In other words, the action will be executed for every line coming in on STDIN. Considering that there's only going to be one line coming in (the refs/head/main string), that's just a single instance of that action. But what does it do? To understand that, we have to look at $NF and, in turn, the value '/' passed to the -F option in the awk invocation.

There are a number of built-in variables in awk, and NF is one that represents the number of fields.

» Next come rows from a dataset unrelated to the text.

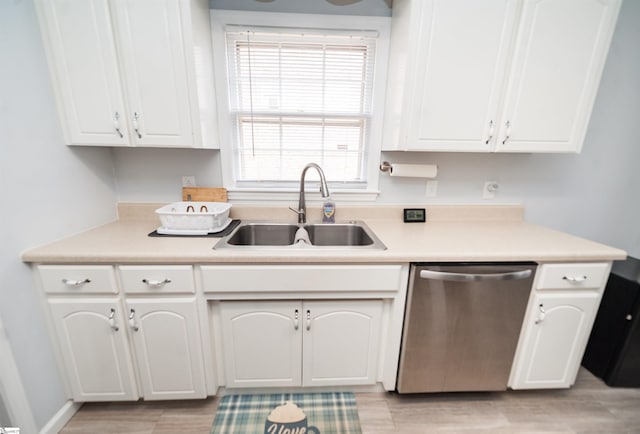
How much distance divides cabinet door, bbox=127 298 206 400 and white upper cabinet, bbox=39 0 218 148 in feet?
2.70

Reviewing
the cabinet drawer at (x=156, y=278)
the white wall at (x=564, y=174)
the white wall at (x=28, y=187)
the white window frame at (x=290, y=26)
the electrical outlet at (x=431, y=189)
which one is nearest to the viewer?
the white wall at (x=28, y=187)

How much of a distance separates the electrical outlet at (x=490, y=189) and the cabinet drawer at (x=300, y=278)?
1.06m

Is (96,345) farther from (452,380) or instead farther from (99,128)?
(452,380)

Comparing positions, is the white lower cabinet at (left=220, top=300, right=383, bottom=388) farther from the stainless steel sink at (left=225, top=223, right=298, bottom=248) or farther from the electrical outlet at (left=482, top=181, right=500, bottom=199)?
the electrical outlet at (left=482, top=181, right=500, bottom=199)

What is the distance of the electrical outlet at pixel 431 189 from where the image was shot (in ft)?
5.64

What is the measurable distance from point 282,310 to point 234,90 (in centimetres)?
134

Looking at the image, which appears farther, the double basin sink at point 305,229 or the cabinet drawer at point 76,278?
the double basin sink at point 305,229

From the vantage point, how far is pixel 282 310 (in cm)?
122

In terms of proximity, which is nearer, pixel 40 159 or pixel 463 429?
pixel 40 159

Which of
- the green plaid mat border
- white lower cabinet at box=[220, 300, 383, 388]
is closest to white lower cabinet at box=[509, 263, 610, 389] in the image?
white lower cabinet at box=[220, 300, 383, 388]

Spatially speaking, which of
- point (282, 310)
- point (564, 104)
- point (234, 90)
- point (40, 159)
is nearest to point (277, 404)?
point (282, 310)

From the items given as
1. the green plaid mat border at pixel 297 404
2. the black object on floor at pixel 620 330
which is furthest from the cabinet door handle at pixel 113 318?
the black object on floor at pixel 620 330

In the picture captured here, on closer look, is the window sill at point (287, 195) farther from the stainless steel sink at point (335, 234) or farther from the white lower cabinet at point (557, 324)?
the white lower cabinet at point (557, 324)

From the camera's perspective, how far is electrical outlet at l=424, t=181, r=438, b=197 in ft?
5.64
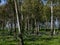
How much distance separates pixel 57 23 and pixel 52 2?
36092mm

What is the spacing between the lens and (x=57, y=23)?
72.9 meters

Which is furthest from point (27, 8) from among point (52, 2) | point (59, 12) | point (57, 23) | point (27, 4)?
point (57, 23)

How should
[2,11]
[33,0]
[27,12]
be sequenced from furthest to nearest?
[2,11], [27,12], [33,0]

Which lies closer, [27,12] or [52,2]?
[52,2]

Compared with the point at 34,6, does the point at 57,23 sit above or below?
below

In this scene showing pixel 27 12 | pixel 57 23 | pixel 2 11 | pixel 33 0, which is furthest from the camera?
pixel 57 23

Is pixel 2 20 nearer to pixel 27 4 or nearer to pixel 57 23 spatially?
A: pixel 27 4

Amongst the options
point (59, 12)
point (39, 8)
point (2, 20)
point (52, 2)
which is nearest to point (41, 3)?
point (39, 8)

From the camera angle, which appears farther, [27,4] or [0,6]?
[0,6]

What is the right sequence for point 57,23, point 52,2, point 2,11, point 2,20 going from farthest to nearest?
point 57,23, point 2,20, point 2,11, point 52,2

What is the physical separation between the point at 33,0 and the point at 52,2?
6.80 m

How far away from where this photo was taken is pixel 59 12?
56125 mm

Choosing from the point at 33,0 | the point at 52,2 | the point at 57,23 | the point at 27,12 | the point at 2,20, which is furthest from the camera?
the point at 57,23

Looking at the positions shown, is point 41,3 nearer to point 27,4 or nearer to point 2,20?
point 27,4
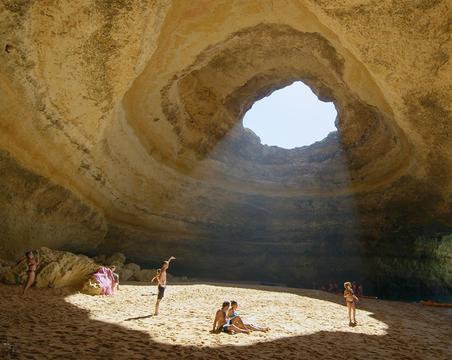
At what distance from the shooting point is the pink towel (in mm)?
9180

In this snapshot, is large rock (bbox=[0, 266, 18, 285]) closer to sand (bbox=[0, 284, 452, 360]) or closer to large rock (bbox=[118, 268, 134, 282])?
sand (bbox=[0, 284, 452, 360])

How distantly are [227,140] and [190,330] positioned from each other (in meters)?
12.1

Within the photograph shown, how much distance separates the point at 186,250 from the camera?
57.9ft

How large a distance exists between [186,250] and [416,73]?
12.8 m

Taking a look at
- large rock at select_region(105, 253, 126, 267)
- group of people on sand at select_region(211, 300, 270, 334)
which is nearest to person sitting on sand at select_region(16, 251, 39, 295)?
group of people on sand at select_region(211, 300, 270, 334)

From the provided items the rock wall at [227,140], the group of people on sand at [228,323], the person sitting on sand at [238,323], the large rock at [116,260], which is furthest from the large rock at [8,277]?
the person sitting on sand at [238,323]

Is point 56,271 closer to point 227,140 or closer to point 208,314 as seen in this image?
point 208,314

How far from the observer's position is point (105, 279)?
9430mm

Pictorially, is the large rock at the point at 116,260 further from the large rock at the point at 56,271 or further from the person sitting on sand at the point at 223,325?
the person sitting on sand at the point at 223,325

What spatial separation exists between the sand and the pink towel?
33cm

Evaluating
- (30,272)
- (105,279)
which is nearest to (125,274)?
(105,279)

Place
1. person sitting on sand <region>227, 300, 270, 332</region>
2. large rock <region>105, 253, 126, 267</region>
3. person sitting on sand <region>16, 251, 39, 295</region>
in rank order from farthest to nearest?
large rock <region>105, 253, 126, 267</region> < person sitting on sand <region>16, 251, 39, 295</region> < person sitting on sand <region>227, 300, 270, 332</region>

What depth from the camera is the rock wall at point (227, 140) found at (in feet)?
27.9

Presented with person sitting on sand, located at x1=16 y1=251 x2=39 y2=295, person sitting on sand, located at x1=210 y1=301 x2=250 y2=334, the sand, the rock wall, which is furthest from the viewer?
the rock wall
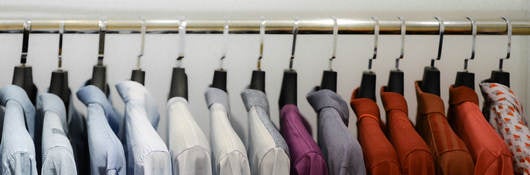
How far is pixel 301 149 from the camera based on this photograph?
2.85ft

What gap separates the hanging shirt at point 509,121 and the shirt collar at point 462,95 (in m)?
0.03

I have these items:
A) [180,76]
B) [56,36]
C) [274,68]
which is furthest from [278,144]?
[56,36]

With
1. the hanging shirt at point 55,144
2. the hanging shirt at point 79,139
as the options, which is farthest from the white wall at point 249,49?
the hanging shirt at point 55,144

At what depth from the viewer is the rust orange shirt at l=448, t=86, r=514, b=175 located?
0.86 metres

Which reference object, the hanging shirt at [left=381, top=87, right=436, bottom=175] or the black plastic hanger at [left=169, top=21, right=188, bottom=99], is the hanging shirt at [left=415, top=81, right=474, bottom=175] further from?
the black plastic hanger at [left=169, top=21, right=188, bottom=99]

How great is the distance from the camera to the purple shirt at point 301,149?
2.79ft

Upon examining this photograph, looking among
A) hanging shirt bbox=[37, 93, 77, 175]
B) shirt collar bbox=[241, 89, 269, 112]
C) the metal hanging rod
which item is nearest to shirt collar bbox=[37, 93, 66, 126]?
hanging shirt bbox=[37, 93, 77, 175]

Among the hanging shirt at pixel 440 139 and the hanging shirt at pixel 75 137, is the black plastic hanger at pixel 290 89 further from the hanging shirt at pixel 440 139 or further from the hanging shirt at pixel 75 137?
the hanging shirt at pixel 75 137

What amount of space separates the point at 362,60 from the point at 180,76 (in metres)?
0.43

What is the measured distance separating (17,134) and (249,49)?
20.9 inches

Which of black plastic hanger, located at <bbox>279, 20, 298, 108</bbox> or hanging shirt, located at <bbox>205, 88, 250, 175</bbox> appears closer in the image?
hanging shirt, located at <bbox>205, 88, 250, 175</bbox>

What does "number of fields" mean, exactly? Well, first, it's the number of fields in the input line currently being processed. And the number of fields is determined by the value of the FS built-in variable - the "field separator". The default value of FS is whitespace, but this can be changed using the -F option, which is what's happening here.

With that knowledge, we can guess what this might produce (note the addition of FS and the deliberate omission for now of the $ prefix to NF):

echo refs/head/main | awk -F'/' '{print FS, NF}'

It produces this, i.e. the value of the field separator and the number of fields.

/ 3

Fields in an awk script can be referred to positionally with $1, $2, $3 and so on. But usefully, with a touch of indirection, we can prefix NF with $ to refer to fields relatively, such that $NF, which resolves to $3, is the last field in this input, $NF-1 is the second to last, and so on.

So the action { print $NF } just prints the last field on the line.

In other words, what this entire line does is assign whatever the last part of the value of github.event.ref (i.e. main, here) to the HEADREFNAME variable.

And that's it. While there's more in this workflow definition step, I'll stop here to let you take things in. Hopefully if you're taking some tentative steps towards embracing more terminal based command of your working environment, this has helped break down the barriers a little to the syntax and use of Bash shell expressions and scripts.